The Correct Option is B

To solve the problem, we need to evaluate the following limit:

\[\lim_{x \to 0} \frac{\int_{0}^{x} f(t) \, dt}{e^{x^2} - 1} = \alpha\]

Given that \(f(0) = \frac{1}{2}\) and \(f(x)\) is differentiable, we will use L'Hôpital's Rule.
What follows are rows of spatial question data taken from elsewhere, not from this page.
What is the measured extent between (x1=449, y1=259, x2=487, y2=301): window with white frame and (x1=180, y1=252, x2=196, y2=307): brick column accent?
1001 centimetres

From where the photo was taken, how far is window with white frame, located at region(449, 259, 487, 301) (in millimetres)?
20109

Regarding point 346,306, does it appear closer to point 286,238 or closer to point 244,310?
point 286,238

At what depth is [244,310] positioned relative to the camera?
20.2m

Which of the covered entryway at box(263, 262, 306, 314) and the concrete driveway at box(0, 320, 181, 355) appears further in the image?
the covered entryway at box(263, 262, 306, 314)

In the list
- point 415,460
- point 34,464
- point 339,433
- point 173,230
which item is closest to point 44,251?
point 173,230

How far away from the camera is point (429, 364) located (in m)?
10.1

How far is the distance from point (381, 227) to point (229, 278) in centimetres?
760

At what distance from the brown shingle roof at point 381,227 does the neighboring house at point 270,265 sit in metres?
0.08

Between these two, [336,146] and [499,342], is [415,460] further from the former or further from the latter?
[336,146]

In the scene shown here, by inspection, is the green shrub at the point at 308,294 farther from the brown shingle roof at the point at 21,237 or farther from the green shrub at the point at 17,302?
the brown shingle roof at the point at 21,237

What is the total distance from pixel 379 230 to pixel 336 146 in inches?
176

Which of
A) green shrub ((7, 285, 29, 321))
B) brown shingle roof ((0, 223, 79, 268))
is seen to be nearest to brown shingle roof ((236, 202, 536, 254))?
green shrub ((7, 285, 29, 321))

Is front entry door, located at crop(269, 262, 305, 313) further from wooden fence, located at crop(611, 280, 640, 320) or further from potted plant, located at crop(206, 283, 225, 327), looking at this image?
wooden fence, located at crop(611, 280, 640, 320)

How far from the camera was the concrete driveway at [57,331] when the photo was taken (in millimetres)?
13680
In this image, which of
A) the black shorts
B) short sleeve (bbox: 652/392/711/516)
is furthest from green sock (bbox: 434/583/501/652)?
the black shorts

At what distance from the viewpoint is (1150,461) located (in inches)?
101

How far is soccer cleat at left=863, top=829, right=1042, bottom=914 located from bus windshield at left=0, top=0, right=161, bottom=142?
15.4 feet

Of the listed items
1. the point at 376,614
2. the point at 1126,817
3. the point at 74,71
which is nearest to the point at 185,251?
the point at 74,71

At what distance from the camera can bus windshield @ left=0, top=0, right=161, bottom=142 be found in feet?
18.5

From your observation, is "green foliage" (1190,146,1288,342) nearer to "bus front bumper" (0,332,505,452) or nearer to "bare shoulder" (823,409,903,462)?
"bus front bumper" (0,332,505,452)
L'Hôpital's Rule is applicable since both the numerator and the denominator approach 0 as \(x \to 0\).

First, we differentiate the numerator and the denominator with respect to \(x\):

• The derivative of the numerator \(\int_{0}^{x} f(t) \, dt\) with respect to \(x\) is \(f(x)\), according to the Fundamental Theorem of Calculus.
• The derivative of the denominator \(\left(e^{x^2} - 1\right)\) is \(2xe^{x^2}\).

Using L'Hôpital's Rule, we have:

\[\lim_{x \to 0} \frac{f(x)}{2x e^{x^2}} = \alpha\]

Substituting \(f(0) = \frac{1}{2}\), we focus on the expression at \(x = 0\):

\[\lim_{x \to 0} \frac{f(x)}{2x e^{x^2}} = \lim_{x \to 0} \frac{\frac{1}{2} + \frac{d}{dx}(f(x) - \frac{1}{2})}{2x e^{x^2}}\]

Notice that the higher order terms vanish faster than \(x\), hence:

\[\lim_{x \to 0} \frac{\frac{1}{2}}{2x} = \frac{1}{4}\]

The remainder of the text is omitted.